Using R code to scrape for Metascore ratings

ratings_bar_data <- html_nodes(webpage,'.ratings-bar') |>

# scrape the ratings bar and convert to text
 html_text2()

head(ratings_bar_data)

character(0)

# look at the ratings bar

metascore_data <- str_match(ratings_bar_data, "\\d{2} Metascore") |>
# extract Metascore
 
str_match("\\d{2}") |>
 as.numeric() 
# convert to number

length(metascore_data)

[1] 0

metascore_data

numeric(0)

summary(metascore_data)

   Min. 1st Qu.  Median    Mean 3rd Qu.    Max.
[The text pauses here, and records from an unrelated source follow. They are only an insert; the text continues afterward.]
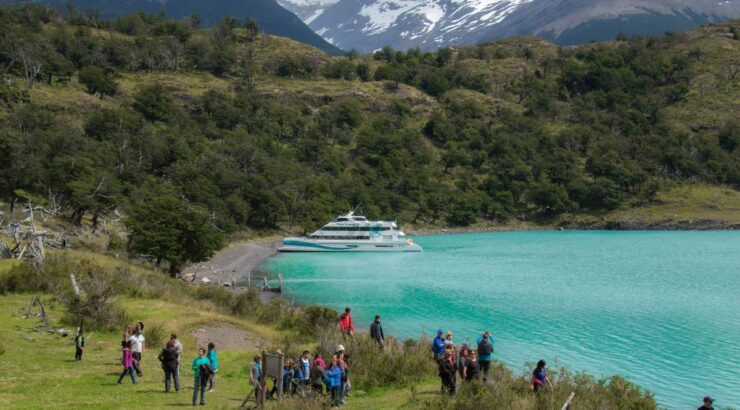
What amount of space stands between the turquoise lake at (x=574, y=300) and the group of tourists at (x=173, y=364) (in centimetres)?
1719

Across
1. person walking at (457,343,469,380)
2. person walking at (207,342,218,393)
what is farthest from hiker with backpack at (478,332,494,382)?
person walking at (207,342,218,393)

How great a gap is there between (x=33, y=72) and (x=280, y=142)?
2141 inches

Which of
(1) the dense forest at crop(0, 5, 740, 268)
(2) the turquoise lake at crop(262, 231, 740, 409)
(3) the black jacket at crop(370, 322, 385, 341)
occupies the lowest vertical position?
(2) the turquoise lake at crop(262, 231, 740, 409)

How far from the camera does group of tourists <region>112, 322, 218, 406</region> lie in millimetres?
19781

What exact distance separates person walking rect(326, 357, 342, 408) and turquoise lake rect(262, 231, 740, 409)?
551 inches

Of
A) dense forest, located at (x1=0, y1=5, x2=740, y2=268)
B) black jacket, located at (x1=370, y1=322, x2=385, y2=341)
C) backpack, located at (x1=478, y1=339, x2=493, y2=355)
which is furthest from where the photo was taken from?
dense forest, located at (x1=0, y1=5, x2=740, y2=268)

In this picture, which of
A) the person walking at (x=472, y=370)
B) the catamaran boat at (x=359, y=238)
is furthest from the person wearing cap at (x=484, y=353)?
the catamaran boat at (x=359, y=238)

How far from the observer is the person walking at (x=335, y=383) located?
20.5 metres

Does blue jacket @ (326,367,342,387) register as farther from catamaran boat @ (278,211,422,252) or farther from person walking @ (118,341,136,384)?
catamaran boat @ (278,211,422,252)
Using R code to scrape for Gross variable

# scrape the votes bar and convert to text
votes_bar_data <- html_nodes(webpage,'.sort-num_votes-visible') |>
  html_text2()

head(votes_bar_data)

character(0)

# look at the votes bar data

gross_data <- str_match(votes_bar_data, "\\$.+$") 
# extract the gross earnings

gross_data <- gsub("M","",gross_data) 
# clean data: remove 'M' sign

gross_data <- substring(gross_data,2,6) |> 
  # clean data: remove '$' sign
 as.numeric()

length(gross_data)

[1] 0

Creating a dataframe based off all the work done so far

# Combining all the lists to form a data frame
movies_df <- data.frame(Rank = rank_data, Title = title_data, Description = description_data, Runtime = runtime_data, Genre = genre_data, Rating = rating_data, Metascore = metascore_data, Votes = votes_data, Gross_Earning_in_Mil = gross_data, Director = directors_data)
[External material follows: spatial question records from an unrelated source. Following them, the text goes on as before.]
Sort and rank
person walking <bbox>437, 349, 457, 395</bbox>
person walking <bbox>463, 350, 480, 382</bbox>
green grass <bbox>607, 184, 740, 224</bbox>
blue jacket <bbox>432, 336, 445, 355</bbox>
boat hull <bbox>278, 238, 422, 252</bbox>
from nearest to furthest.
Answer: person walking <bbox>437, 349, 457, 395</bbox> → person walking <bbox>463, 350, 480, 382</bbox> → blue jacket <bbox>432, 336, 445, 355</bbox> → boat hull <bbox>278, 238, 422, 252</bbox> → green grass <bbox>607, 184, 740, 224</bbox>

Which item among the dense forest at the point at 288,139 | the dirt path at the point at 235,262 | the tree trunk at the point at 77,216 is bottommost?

#Structure of the data frame
str(movies_df)

'data.frame':   0 obs. of  10 variables:
 $ Rank                : num 
 $ Title               : chr 
 $ Description         : chr 
 $ Runtime             : num 
 $ Genre               : Factor w/ 0 levels: 
 $ Rating              : num 
 $ Metascore           : num 
 $ Votes               : num 
 $ Gross_Earning_in_Mil: num 
 $ Director            : Factor w/ 0 levels:

First visualization

Question 1: Based on the visual, which movie from which Genre had the longest runtime

p1 <- movies_df |>
  ggplot(aes(Runtime, fill = Genre, bins = 30))+
  geom_histogram() +
  scale_color_brewer(palette = "Reds")
p1 <- ggplotly(p1)
p1

Q1 <- movies_df |>
  filter(Genre == "Drama", Runtime > 150)
head(Q1)

 [1] Rank                 Title                Description         
 [4] Runtime              Genre                Rating              
 [7] Metascore            Votes                Gross_Earning_in_Mil
[10] Director            
<0 rows> (or 0-length row.names)

ANSWER: Drama had the longest runtime, and the name of movie was, “Silence”.

Second Visualization

Question 2: Based on the next visual, in the Runtime of 130-160 mins, which genre has the highest votes?

p2 <- movies_df|>
  ggplot(aes(x = Runtime, y = Rating)) +
  geom_point(aes(size = Votes, col = Genre))
p2 <- ggplotly(p2)
p2

summary(movies_df$Votes)

   Min. 1st Qu.  Median    Mean 3rd Qu.    Max.

Q2 <- movies_df |>
  filter(Runtime >= 130 & Runtime <= 160) |>
  group_by(Genre)|>
  summarise(max_votes = max(Votes)) |>
  arrange(desc(max_votes))

Warning: There was 1 warning in `summarise()`.
ℹ In argument: `max_votes = max(Votes)`.
Caused by warning in `max()`:
! no non-missing arguments to max; returning -Inf

Q2

# A tibble: 0 × 2
# ℹ 2 variables: Genre <fct>, max_votes <dbl>

ANSWER: A landslide honestly, Action is top of the group compared to the rest of the other genres.

Third Visualization

Question 3: Based on the above data, across all genres which genre has the highest average gross earnings in runtime 100 to 120.

p3 <- movies_df |>
  ggplot(aes(x = Runtime, y = Gross_Earning_in_Mil)) +
  geom_point(aes(size = Rating, col = Genre))
p3 <- ggplotly(p3)
p3

summary(movies_df$Gross_Earning_in_Mil)

   Min. 1st Qu.  Median    Mean 3rd Qu.    Max.

Q3 <- movies_df |>
  filter(Runtime >= 100 & Runtime <= 120) |>
  group_by(Genre)|>
  summarise(avg_gross = mean(Gross_Earning_in_Mil)) |>
  arrange(desc(avg_gross))
Q3

# A tibble: 0 × 2
# ℹ 2 variables: Genre <fct>, avg_gross <dbl>

ANSWER: Lastly, across all genres where runtime is between 100 to 120, animation reigns supreme over the other genres involved.